EXTRACTED RECORDS =

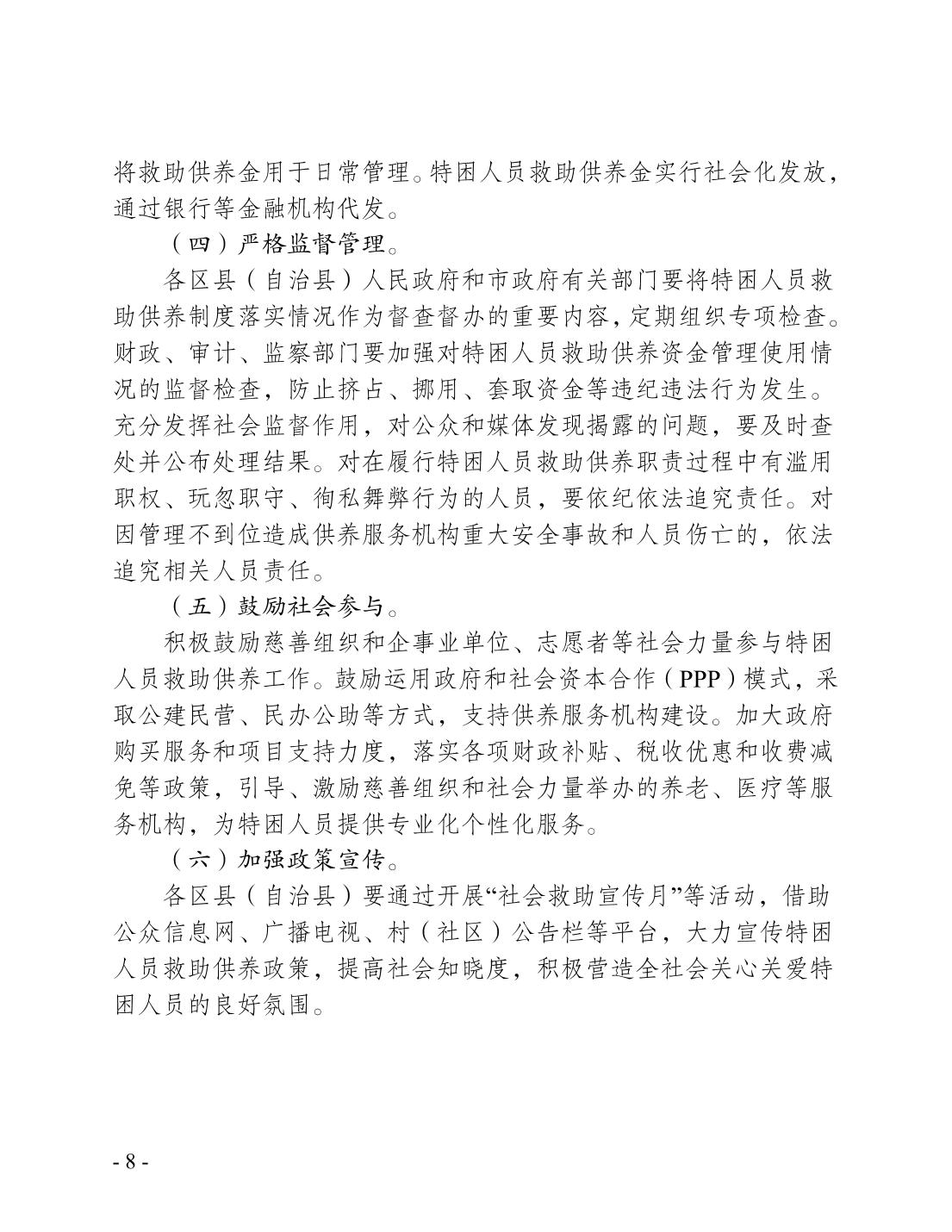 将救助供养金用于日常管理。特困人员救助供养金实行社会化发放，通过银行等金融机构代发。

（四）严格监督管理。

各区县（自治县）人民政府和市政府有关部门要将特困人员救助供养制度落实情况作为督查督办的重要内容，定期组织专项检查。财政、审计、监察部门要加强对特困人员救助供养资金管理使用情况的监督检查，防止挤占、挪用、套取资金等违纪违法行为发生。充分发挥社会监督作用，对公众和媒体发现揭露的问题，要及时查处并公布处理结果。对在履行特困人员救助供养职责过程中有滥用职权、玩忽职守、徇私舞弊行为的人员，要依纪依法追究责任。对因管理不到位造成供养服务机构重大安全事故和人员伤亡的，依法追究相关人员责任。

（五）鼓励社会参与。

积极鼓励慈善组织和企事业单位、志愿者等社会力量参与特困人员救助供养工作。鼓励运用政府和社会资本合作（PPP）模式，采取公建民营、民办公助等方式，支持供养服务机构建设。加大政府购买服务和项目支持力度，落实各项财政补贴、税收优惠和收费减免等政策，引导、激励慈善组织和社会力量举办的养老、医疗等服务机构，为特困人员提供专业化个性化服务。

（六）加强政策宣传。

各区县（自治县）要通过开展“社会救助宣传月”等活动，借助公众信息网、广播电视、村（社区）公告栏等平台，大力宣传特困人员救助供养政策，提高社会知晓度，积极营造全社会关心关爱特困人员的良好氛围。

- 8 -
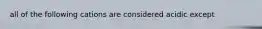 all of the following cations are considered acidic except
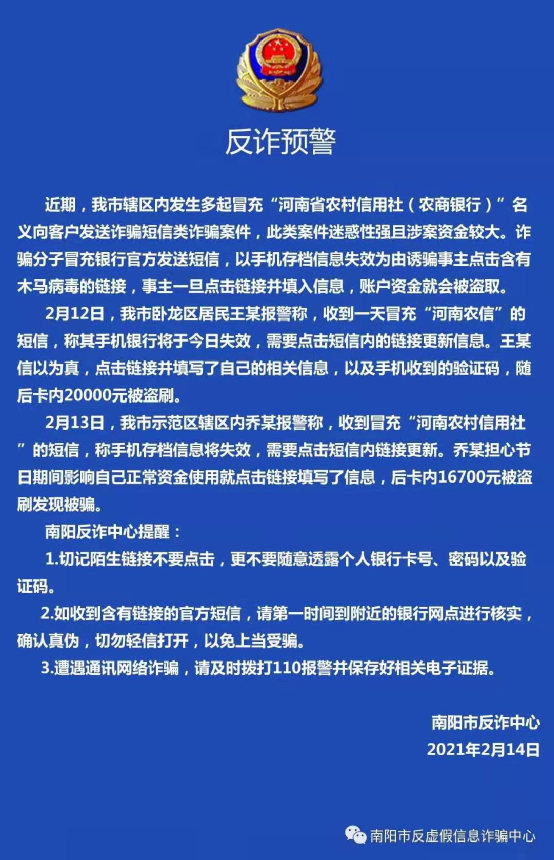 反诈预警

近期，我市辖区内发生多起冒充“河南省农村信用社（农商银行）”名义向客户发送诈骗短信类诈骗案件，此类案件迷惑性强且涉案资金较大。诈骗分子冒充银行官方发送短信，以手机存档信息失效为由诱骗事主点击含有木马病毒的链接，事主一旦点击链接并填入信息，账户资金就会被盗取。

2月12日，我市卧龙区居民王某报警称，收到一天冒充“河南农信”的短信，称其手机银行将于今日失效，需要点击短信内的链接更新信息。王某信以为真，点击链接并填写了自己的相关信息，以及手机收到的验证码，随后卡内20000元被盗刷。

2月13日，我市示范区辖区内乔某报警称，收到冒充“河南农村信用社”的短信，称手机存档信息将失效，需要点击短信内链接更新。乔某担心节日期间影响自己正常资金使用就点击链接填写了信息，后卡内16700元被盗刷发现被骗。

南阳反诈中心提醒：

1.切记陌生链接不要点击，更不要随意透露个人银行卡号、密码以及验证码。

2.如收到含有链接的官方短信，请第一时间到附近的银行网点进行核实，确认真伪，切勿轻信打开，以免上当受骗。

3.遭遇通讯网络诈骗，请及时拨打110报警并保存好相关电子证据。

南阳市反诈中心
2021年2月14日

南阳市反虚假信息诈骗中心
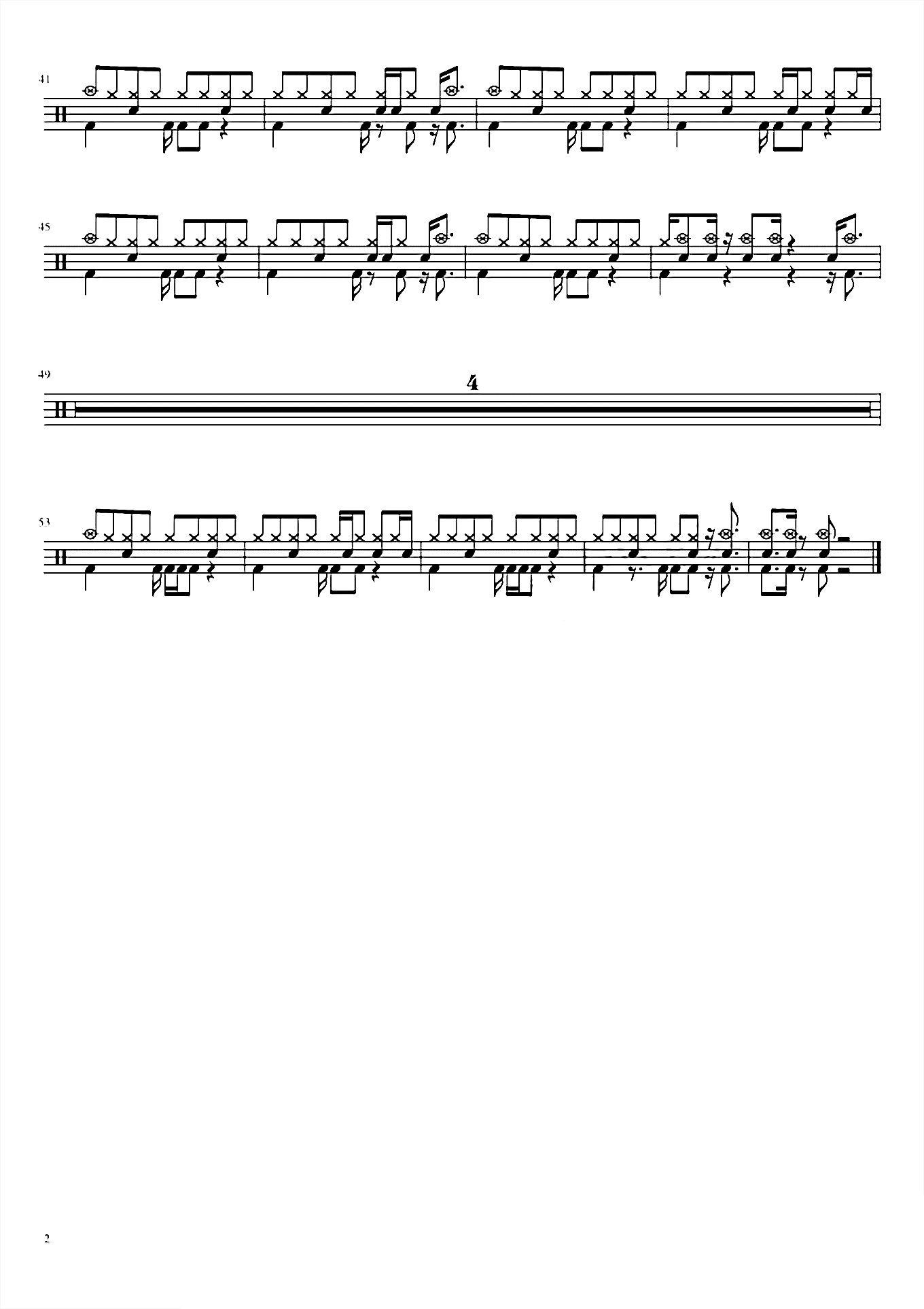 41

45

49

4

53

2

WHAT TO PRODUCE =
Transcribe the data exactly, minus any images.

RESULT =
 将救助供养金用于日常管理。特困人员救助供养金实行社会化发放，通过银行等金融机构代发。

（四）严格监督管理。

各区县（自治县）人民政府和市政府有关部门要将特困人员救助供养制度落实情况作为督查督办的重要内容，定期组织专项检查。财政、审计、监察部门要加强对特困人员救助供养资金管理使用情况的监督检查，防止挤占、挪用、套取资金等违纪违法行为发生。充分发挥社会监督作用，对公众和媒体发现揭露的问题，要及时查处并公布处理结果。对在履行特困人员救助供养职责过程中有滥用职权、玩忽职守、徇私舞弊行为的人员，要依纪依法追究责任。对因管理不到位造成供养服务机构重大安全事故和人员伤亡的，依法追究相关人员责任。

（五）鼓励社会参与。

积极鼓励慈善组织和企事业单位、志愿者等社会力量参与特困人员救助供养工作。鼓励运用政府和社会资本合作（PPP）模式，采取公建民营、民办公助等方式，支持供养服务机构建设。加大政府购买服务和项目支持力度，落实各项财政补贴、税收优惠和收费减免等政策，引导、激励慈善组织和社会力量举办的养老、医疗等服务机构，为特困人员提供专业化个性化服务。

（六）加强政策宣传。

各区县（自治县）要通过开展“社会救助宣传月”等活动，借助公众信息网、广播电视、村（社区）公告栏等平台，大力宣传特困人员救助供养政策，提高社会知晓度，积极营造全社会关心关爱特困人员的良好氛围。

- 8 -
 all of the following cations are considered acidic except
 反诈预警

近期，我市辖区内发生多起冒充“河南省农村信用社（农商银行）”名义向客户发送诈骗短信类诈骗案件，此类案件迷惑性强且涉案资金较大。诈骗分子冒充银行官方发送短信，以手机存档信息失效为由诱骗事主点击含有木马病毒的链接，事主一旦点击链接并填入信息，账户资金就会被盗取。

2月12日，我市卧龙区居民王某报警称，收到一天冒充“河南农信”的短信，称其手机银行将于今日失效，需要点击短信内的链接更新信息。王某信以为真，点击链接并填写了自己的相关信息，以及手机收到的验证码，随后卡内20000元被盗刷。

2月13日，我市示范区辖区内乔某报警称，收到冒充“河南农村信用社”的短信，称手机存档信息将失效，需要点击短信内链接更新。乔某担心节日期间影响自己正常资金使用就点击链接填写了信息，后卡内16700元被盗刷发现被骗。

南阳反诈中心提醒：

1.切记陌生链接不要点击，更不要随意透露个人银行卡号、密码以及验证码。

2.如收到含有链接的官方短信，请第一时间到附近的银行网点进行核实，确认真伪，切勿轻信打开，以免上当受骗。

3.遭遇通讯网络诈骗，请及时拨打110报警并保存好相关电子证据。

南阳市反诈中心
2021年2月14日

南阳市反虚假信息诈骗中心
 41

45

49

4

53

2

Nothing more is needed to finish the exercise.